*** Opening of Data provided ***
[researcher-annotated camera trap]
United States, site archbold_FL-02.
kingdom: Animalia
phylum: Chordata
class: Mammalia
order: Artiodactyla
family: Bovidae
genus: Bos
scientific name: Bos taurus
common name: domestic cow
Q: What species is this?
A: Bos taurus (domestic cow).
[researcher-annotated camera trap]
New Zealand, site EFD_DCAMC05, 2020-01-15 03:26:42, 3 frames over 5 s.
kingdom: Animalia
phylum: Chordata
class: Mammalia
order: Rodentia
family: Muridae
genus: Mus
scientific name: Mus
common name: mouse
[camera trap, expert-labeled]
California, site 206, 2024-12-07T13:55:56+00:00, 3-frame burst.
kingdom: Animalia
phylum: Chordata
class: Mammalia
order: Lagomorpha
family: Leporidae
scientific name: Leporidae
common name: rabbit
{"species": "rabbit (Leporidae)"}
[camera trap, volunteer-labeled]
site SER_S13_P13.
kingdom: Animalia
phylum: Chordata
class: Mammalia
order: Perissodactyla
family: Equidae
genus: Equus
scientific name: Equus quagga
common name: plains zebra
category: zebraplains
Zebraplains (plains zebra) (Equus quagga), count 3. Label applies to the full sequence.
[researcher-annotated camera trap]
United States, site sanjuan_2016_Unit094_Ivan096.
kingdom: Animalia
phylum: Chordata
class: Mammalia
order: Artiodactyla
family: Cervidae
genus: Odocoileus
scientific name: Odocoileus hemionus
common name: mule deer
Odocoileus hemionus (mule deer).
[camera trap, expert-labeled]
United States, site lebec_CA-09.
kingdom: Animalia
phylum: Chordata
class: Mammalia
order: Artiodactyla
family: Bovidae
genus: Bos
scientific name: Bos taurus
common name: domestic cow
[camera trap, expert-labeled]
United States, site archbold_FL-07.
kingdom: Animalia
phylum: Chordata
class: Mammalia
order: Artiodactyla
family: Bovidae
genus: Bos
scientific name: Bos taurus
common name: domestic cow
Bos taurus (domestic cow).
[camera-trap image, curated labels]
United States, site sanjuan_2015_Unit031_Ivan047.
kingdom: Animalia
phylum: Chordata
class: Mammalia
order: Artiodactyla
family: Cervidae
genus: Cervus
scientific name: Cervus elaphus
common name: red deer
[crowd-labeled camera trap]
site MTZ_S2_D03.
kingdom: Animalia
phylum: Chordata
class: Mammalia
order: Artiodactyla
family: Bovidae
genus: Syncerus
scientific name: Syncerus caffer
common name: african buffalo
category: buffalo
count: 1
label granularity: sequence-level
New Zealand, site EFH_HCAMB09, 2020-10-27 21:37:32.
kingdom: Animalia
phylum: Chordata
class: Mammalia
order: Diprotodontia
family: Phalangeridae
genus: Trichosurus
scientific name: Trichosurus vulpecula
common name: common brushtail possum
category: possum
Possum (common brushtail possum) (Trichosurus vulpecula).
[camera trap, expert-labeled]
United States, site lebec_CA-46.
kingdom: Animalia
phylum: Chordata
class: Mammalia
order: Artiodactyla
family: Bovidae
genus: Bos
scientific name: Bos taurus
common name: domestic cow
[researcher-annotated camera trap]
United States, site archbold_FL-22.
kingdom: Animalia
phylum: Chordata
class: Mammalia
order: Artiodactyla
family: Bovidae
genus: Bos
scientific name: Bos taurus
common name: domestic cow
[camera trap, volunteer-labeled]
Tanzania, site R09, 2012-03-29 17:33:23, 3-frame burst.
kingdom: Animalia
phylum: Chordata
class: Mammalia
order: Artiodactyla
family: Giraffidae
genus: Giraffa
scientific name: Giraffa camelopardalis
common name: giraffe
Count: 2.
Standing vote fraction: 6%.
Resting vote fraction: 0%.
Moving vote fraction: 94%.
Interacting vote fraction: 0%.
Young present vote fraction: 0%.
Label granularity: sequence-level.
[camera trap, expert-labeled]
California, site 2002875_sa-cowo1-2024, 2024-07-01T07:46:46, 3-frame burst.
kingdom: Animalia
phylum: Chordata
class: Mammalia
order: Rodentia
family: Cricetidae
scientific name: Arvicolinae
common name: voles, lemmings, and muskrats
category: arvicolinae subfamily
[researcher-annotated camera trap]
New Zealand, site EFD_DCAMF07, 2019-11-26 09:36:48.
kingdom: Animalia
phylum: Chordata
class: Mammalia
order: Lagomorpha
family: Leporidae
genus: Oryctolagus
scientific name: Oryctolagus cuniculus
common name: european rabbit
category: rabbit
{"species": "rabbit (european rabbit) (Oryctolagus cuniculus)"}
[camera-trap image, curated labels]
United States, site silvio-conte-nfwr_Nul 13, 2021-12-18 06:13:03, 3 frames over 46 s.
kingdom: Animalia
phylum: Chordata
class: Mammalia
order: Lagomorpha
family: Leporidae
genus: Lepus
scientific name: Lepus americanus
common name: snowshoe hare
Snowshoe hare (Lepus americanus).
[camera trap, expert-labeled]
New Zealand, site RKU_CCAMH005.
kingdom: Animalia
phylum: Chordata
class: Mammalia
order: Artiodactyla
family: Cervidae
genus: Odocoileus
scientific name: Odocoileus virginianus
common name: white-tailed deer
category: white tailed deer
*** Close of Data provided ***
▶ [What you should do]: Give back the full listing, exactly as it stands.

▶ [Task output]:
[researcher-annotated camera trap]
United States, site archbold_FL-02.
kingdom: Animalia
phylum: Chordata
class: Mammalia
order: Artiodactyla
family: Bovidae
genus: Bos
scientific name: Bos taurus
common name: domestic cow
Q: What species is this?
A: Bos taurus (domestic cow).
[researcher-annotated camera trap]
New Zealand, site EFD_DCAMC05, 2020-01-15 03:26:42, 3 frames over 5 s.
kingdom: Animalia
phylum: Chordata
class: Mammalia
order: Rodentia
family: Muridae
genus: Mus
scientific name: Mus
common name: mouse
[camera trap, expert-labeled]
California, site 206, 2024-12-07T13:55:56+00:00, 3-frame burst.
kingdom: Animalia
phylum: Chordata
class: Mammalia
order: Lagomorpha
family: Leporidae
scientific name: Leporidae
common name: rabbit
{"species": "rabbit (Leporidae)"}
[camera trap, volunteer-labeled]
site SER_S13_P13.
kingdom: Animalia
phylum: Chordata
class: Mammalia
order: Perissodactyla
family: Equidae
genus: Equus
scientific name: Equus quagga
common name: plains zebra
category: zebraplains
Zebraplains (plains zebra) (Equus quagga), count 3. Label applies to the full sequence.
[researcher-annotated camera trap]
United States, site sanjuan_2016_Unit094_Ivan096.
kingdom: Animalia
phylum: Chordata
class: Mammalia
order: Artiodactyla
family: Cervidae
genus: Odocoileus
scientific name: Odocoileus hemionus
common name: mule deer
Odocoileus hemionus (mule deer).
[camera trap, expert-labeled]
United States, site lebec_CA-09.
kingdom: Animalia
phylum: Chordata
class: Mammalia
order: Artiodactyla
family: Bovidae
genus: Bos
scientific name: Bos taurus
common name: domestic cow
[camera trap, expert-labeled]
United States, site archbold_FL-07.
kingdom: Animalia
phylum: Chordata
class: Mammalia
order: Artiodactyla
family: Bovidae
genus: Bos
scientific name: Bos taurus
common name: domestic cow
Bos taurus (domestic cow).
[camera-trap image, curated labels]
United States, site sanjuan_2015_Unit031_Ivan047.
kingdom: Animalia
phylum: Chordata
class: Mammalia
order: Artiodactyla
family: Cervidae
genus: Cervus
scientific name: Cervus elaphus
common name: red deer
[crowd-labeled camera trap]
site MTZ_S2_D03.
kingdom: Animalia
phylum: Chordata
class: Mammalia
order: Artiodactyla
family: Bovidae
genus: Syncerus
scientific name: Syncerus caffer
common name: african buffalo
category: buffalo
count: 1
label granularity: sequence-level
New Zealand, site EFH_HCAMB09, 2020-10-27 21:37:32.
kingdom: Animalia
phylum: Chordata
class: Mammalia
order: Diprotodontia
family: Phalangeridae
genus: Trichosurus
scientific name: Trichosurus vulpecula
common name: common brushtail possum
category: possum
Possum (common brushtail possum) (Trichosurus vulpecula).
[camera trap, expert-labeled]
United States, site lebec_CA-46.
kingdom: Animalia
phylum: Chordata
class: Mammalia
order: Artiodactyla
family: Bovidae
genus: Bos
scientific name: Bos taurus
common name: domestic cow
[researcher-annotated camera trap]
United States, site archbold_FL-22.
kingdom: Animalia
phylum: Chordata
class: Mammalia
order: Artiodactyla
family: Bovidae
genus: Bos
scientific name: Bos taurus
common name: domestic cow
[camera trap, volunteer-labeled]
Tanzania, site R09, 2012-03-29 17:33:23, 3-frame burst.
kingdom: Animalia
phylum: Chordata
class: Mammalia
order: Artiodactyla
family: Giraffidae
genus: Giraffa
scientific name: Giraffa camelopardalis
common name: giraffe
Count: 2.
Standing vote fraction: 6%.
Resting vote fraction: 0%.
Moving vote fraction: 94%.
Interacting vote fraction: 0%.
Young present vote fraction: 0%.
Label granularity: sequence-level.
[camera trap, expert-labeled]
California, site 2002875_sa-cowo1-2024, 2024-07-01T07:46:46, 3-frame burst.
kingdom: Animalia
phylum: Chordata
class: Mammalia
order: Rodentia
family: Cricetidae
scientific name: Arvicolinae
common name: voles, lemmings, and muskrats
category: arvicolinae subfamily
[researcher-annotated camera trap]
New Zealand, site EFD_DCAMF07, 2019-11-26 09:36:48.
kingdom: Animalia
phylum: Chordata
class: Mammalia
order: Lagomorpha
family: Leporidae
genus: Oryctolagus
scientific name: Oryctolagus cuniculus
common name: european rabbit
category: rabbit
{"species": "rabbit (european rabbit) (Oryctolagus cuniculus)"}
[camera-trap image, curated labels]
United States, site silvio-conte-nfwr_Nul 13, 2021-12-18 06:13:03, 3 frames over 46 s.
kingdom: Animalia
phylum: Chordata
class: Mammalia
order: Lagomorpha
family: Leporidae
genus: Lepus
scientific name: Lepus americanus
common name: snowshoe hare
Snowshoe hare (Lepus americanus).
[camera trap, expert-labeled]
New Zealand, site RKU_CCAMH005.
kingdom: Animalia
phylum: Chordata
class: Mammalia
order: Artiodactyla
family: Cervidae
genus: Odocoileus
scientific name: Odocoileus virginianus
common name: white-tailed deer
category: white tailed deer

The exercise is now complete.